Vorliegender Auszug
##########

Auch eine unregelmäßige Atmung bis zum zeitweisen Atemstillstand mit Blausucht (Cyanose) kann – allein oder zusätzlich - vorkommen.

Zu unterscheiden von Neugeborenenkrämpfen sind die Schauderanfälle, die schreckhaften Reaktionen bei der  Hyperekplexie, und die "gutartigen Schlaf-Myoklonien des Neugeborenen und Säuglings“.

Zum Vergleich dazu: Anfallsartige nichtepileptische Erscheinungen bei Neugeborenen und Säuglingen

Was untersucht der Arzt nach Neugeborenenkrämpfen?

Die Untersuchungen werden die besonderen Umstände bei der Schwangerschaft und Geburt in Betracht ziehen.

Die Anfallsform und die kinderärztliche, einschließend die kinderneurologische Untersuchung können schon deutliche Hinweise auf die Ursache der Anfälle und ggf. einen Ort der Störung im Gehirn geben.

Blutuntersuchungen lassen Infektionen oder Stoffwechselstörungen erkennen. Eine Untersuchung des Hirnwassers (Liquors) kann notwendig sein.

Weil in diesem Alter noch weit offene Lücken (Fontanellen) zwischen den Schädelknochen bestehen, kann eine Ultraschalluntersuchung (Sonographie) über Verletzungen des Gehirns oder Anomalien der Hirnbildung Aufschluss geben. Andere bildgebende Verfahren, vor allem eine MRT, können zusätzlich eingesetzt werden.

Das EEG, meist als Langzeit-Mehrkanal-Video-EEG, ist besonders bei Frühgeborenen schwer- oft auch nicht – abzuleiten. Es kann Herdbefunde zeigen in Form von Verlangsamungen und Abflachungen, auch Hinweise auf Anfallsherde in Form von sharp waves. Doch fehlen auch bei sicheren Krampferscheinungen nicht selten eindeutige abnorme Veränderungen.  

 

Welche Behandlung erfolgt bei Neugeborenenkrämpfen?

Die Behandlung muss stationär in einer Kinderklinik erfolgen. Falls möglich, wird die Ursache der Anfälle beseitigt, also etwa eine verminderte Mineralstoff- oder Zuckerkonzentration im Blut durch eine Infusion ausgeglichen.

Eine Sauerstoffgabe und eine Beatmung können notwendig sein.

##########

Aufgabe 1
Wo muss die Behandlung von Neugeborenenkrämpfen laut dem Auszug erfolgen?
Aufgabe 2
Schreiben Sie aus dem Auszug über Neugeborenenkrämpfe den Abschnitt von „Weil in diesem“ bis „erfolgt bei Neugeborenenkrämpfen?“ wortgetreu ab.

##########

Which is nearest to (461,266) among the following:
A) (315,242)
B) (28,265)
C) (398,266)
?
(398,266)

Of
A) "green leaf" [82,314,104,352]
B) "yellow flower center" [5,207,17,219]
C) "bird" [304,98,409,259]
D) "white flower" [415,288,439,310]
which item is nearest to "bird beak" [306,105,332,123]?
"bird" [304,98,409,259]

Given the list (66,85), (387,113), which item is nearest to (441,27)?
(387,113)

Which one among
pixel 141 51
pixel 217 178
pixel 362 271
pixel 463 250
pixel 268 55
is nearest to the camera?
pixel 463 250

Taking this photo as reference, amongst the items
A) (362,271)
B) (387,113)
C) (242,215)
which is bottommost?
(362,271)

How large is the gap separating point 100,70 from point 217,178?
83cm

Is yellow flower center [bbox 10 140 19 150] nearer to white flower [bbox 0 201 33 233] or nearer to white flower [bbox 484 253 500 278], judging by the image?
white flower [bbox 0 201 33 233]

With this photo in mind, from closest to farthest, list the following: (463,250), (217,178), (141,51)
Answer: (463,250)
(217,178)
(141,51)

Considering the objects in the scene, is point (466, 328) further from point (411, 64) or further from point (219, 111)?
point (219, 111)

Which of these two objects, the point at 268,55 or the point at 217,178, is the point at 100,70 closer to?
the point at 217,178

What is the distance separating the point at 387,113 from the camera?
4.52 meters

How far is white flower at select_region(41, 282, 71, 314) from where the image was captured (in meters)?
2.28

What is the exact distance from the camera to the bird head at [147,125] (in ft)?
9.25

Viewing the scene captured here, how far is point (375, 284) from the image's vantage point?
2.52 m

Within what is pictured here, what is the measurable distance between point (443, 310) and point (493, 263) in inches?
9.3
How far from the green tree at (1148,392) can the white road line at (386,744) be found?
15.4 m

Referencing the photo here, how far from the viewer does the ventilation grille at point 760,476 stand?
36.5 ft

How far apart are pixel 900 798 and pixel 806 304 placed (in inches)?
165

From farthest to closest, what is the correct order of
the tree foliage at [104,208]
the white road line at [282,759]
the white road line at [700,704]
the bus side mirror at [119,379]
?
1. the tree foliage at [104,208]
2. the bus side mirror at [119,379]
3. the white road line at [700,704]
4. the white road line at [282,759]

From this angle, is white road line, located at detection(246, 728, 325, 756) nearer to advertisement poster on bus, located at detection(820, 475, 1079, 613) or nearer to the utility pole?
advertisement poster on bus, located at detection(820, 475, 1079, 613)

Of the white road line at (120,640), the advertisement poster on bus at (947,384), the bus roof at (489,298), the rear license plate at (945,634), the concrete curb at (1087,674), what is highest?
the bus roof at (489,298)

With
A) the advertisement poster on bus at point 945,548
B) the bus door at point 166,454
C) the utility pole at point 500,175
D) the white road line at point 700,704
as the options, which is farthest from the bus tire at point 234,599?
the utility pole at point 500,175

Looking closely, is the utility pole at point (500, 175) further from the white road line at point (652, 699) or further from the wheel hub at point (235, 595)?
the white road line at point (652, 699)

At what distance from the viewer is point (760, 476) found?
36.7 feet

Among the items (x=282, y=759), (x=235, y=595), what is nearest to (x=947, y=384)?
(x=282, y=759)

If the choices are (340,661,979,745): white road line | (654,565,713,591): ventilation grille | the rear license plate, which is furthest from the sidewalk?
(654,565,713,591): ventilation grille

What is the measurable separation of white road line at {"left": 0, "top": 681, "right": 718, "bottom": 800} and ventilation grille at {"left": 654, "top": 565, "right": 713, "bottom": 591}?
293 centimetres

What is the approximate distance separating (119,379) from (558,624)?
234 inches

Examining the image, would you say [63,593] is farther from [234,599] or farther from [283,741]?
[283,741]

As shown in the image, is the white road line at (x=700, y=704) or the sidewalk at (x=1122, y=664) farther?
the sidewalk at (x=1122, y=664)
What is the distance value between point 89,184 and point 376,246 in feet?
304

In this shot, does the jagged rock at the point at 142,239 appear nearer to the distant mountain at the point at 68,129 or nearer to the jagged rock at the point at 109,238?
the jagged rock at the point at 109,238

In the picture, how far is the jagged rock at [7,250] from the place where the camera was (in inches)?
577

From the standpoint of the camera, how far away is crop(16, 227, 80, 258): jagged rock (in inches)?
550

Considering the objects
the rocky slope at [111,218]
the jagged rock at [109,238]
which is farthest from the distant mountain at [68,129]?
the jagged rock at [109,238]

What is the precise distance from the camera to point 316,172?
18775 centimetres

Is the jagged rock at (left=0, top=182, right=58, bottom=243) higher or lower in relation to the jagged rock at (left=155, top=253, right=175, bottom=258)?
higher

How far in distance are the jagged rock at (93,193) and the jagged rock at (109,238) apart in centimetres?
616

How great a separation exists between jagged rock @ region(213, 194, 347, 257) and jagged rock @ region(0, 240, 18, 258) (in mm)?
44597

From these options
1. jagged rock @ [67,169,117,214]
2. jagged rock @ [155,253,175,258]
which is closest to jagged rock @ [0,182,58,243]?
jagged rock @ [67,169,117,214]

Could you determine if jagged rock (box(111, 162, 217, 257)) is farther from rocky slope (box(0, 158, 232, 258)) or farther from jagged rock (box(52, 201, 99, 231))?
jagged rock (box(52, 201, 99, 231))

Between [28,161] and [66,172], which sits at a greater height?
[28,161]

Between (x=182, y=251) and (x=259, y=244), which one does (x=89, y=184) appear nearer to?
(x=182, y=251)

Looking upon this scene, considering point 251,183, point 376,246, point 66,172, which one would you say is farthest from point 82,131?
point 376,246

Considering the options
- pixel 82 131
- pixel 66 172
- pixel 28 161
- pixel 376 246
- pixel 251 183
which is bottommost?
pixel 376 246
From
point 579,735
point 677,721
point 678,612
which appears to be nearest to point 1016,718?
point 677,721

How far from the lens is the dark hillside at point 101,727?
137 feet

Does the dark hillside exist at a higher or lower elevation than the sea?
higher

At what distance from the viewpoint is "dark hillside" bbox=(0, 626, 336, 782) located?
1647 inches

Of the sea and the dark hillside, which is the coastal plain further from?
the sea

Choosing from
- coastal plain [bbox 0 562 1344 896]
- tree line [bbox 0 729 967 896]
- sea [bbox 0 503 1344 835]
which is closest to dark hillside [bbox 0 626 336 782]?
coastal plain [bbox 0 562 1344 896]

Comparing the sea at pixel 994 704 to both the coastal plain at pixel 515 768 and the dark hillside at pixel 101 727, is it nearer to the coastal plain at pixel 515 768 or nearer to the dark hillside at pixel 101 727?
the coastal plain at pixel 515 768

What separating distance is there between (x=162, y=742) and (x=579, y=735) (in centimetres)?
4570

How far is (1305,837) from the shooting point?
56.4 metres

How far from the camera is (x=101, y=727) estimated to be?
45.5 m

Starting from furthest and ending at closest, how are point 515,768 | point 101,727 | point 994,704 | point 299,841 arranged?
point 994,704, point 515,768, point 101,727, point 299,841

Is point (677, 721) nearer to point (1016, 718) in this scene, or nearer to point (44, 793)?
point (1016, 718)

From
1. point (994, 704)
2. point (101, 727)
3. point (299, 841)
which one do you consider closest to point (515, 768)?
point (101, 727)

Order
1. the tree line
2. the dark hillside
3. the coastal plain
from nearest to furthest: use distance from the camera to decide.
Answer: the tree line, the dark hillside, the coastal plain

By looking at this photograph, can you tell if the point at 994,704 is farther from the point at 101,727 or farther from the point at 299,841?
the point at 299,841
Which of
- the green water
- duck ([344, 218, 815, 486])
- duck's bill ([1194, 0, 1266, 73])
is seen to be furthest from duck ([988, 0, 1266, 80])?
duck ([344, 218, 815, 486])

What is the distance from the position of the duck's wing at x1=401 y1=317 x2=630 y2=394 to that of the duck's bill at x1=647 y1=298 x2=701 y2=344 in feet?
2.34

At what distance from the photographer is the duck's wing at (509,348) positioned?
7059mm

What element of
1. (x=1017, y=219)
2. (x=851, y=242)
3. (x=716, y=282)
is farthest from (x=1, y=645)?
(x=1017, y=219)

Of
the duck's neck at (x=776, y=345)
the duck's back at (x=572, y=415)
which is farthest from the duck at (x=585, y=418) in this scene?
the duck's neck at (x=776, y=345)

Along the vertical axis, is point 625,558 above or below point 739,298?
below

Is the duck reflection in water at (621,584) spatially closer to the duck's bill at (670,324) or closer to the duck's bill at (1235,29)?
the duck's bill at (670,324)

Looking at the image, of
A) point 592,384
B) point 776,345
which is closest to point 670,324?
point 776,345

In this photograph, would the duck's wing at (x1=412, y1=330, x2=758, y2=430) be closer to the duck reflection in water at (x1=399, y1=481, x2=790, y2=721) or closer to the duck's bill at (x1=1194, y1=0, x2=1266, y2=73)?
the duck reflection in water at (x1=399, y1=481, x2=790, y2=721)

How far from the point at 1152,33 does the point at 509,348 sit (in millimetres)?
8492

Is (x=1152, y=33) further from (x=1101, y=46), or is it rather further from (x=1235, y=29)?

##########

Schriftliche Antwort 1
Stationär in einer Kinderklinik.

Schriftliche Antwort 2
Weil in diesem Alter noch weit offene Lücken (Fontanellen) zwischen den Schädelknochen bestehen, kann eine Ultraschalluntersuchung (Sonographie) über Verletzungen des Gehirns oder Anomalien der Hirnbildung Aufschluss geben. Andere bildgebende Verfahren, vor allem eine MRT, können zusätzlich eingesetzt werden.

Das EEG, meist als Langzeit-Mehrkanal-Video-EEG, ist besonders bei Frühgeborenen schwer- oft auch nicht – abzuleiten. Es kann Herdbefunde zeigen in Form von Verlangsamungen und Abflachungen, auch Hinweise auf Anfallsherde in Form von sharp waves. Doch fehlen auch bei sicheren Krampferscheinungen nicht selten eindeutige abnorme Veränderungen.  

 

Welche Behandlung erfolgt bei Neugeborenenkrämpfen?